# Made redundant, starting new job in notice period?



## tester1 (11 Oct 2012)

I have been made redundant.

I have got a new job. 

I will not get my p45 until 2 wks after I start my new job. 

Am I right in saying that the only downside for me is that I will get taxed crazily on my first pay packet?


----------



## Setanta12 (11 Oct 2012)

Correct (but the taxed-crazily part is only a possibility).

Do you have any redundancy-payments coming to you ? If so, don't leave old job before your actual redundancy-date.


----------



## tester1 (11 Oct 2012)

I have agreed my redundancy package and signed papers and this is coming to me ..................


----------



## tester1 (11 Oct 2012)

?????? is that ok?


----------



## becky (11 Oct 2012)

You will be put on emeregncy tax if you don't produce a p45 or send in tax credits.

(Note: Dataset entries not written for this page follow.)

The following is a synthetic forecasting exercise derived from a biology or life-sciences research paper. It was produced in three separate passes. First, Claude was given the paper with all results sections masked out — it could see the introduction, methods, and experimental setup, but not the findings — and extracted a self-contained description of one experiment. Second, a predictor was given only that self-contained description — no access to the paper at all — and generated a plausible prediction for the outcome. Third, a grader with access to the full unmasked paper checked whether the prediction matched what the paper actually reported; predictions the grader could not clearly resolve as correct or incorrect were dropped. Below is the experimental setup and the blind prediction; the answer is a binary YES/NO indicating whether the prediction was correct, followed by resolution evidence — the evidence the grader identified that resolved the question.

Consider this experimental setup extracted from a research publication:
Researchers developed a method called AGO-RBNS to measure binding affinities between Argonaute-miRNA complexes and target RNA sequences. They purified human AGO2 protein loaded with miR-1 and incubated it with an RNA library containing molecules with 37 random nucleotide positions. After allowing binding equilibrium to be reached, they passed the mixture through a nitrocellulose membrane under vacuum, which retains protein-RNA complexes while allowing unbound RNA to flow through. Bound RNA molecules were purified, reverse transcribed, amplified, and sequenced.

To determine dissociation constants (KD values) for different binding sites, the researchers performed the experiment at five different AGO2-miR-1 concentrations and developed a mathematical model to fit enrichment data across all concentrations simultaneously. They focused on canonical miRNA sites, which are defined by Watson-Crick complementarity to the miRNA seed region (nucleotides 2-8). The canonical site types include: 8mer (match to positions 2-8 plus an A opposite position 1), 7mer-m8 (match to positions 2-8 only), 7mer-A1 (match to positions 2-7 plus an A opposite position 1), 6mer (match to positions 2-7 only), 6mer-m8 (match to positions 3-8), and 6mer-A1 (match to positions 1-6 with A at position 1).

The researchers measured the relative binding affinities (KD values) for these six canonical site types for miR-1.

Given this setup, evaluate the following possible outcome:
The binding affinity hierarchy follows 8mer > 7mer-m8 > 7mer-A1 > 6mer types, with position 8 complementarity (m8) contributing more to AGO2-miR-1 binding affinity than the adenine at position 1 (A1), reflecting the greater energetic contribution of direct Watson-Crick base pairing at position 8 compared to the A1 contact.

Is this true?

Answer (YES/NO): YES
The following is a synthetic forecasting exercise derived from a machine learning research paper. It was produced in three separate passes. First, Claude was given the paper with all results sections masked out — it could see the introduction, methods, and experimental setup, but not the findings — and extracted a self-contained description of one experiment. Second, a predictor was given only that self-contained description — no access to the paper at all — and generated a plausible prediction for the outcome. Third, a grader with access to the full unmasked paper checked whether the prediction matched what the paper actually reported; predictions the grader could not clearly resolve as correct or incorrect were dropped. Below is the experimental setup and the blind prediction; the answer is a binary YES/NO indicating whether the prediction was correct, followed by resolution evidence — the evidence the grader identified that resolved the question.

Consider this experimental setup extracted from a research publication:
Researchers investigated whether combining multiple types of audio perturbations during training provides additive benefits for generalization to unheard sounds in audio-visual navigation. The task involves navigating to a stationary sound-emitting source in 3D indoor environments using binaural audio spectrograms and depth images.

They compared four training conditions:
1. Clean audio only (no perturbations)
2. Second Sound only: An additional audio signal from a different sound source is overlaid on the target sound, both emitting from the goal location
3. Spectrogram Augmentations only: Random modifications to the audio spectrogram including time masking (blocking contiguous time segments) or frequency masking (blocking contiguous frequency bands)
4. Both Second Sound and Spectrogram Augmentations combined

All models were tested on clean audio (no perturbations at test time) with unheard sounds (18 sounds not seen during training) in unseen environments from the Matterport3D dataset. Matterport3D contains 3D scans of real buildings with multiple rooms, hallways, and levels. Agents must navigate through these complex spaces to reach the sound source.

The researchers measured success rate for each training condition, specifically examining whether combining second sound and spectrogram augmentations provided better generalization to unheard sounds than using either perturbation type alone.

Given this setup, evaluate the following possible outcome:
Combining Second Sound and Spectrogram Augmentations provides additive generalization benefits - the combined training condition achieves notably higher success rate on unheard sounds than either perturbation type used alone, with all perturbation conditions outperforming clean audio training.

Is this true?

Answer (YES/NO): NO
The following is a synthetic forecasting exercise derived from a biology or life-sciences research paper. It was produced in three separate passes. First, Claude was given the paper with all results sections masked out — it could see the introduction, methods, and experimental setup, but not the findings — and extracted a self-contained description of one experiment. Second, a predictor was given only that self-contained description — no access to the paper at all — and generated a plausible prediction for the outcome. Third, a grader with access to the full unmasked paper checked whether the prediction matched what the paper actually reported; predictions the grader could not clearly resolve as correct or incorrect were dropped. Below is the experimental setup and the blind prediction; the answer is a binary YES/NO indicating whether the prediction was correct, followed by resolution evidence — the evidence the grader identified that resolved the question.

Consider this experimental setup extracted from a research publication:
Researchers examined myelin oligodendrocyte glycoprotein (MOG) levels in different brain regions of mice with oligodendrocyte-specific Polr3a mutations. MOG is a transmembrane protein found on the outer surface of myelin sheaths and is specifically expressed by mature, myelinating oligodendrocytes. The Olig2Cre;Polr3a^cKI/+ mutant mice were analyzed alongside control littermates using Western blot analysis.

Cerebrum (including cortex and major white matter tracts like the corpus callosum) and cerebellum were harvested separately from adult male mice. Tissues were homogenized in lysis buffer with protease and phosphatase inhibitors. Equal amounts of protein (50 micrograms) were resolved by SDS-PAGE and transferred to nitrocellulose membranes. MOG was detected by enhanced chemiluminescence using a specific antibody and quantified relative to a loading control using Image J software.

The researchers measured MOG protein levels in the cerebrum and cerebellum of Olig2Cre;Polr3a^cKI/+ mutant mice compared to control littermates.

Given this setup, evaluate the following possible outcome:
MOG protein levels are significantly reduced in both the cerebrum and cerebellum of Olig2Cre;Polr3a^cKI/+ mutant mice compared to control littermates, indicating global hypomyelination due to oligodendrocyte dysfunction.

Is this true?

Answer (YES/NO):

If you are put on Emergency tax, you will get temp tax credits for one month, so it looks like you will be fine.


----------



## tester1 (11 Oct 2012)

Thanks a million for replies really appreciate it


----------



## elcato (11 Oct 2012)

If you are paid minthly you may have your p45 before pay roll is administrated.


----------



## Black Sheep (11 Oct 2012)

Not sure what you mean when you say you have signed the papers that say "it's coming to me". 
Is this statutory redundancy?.  If so do not sign the form until you have cash in hand (not just a promise)


----------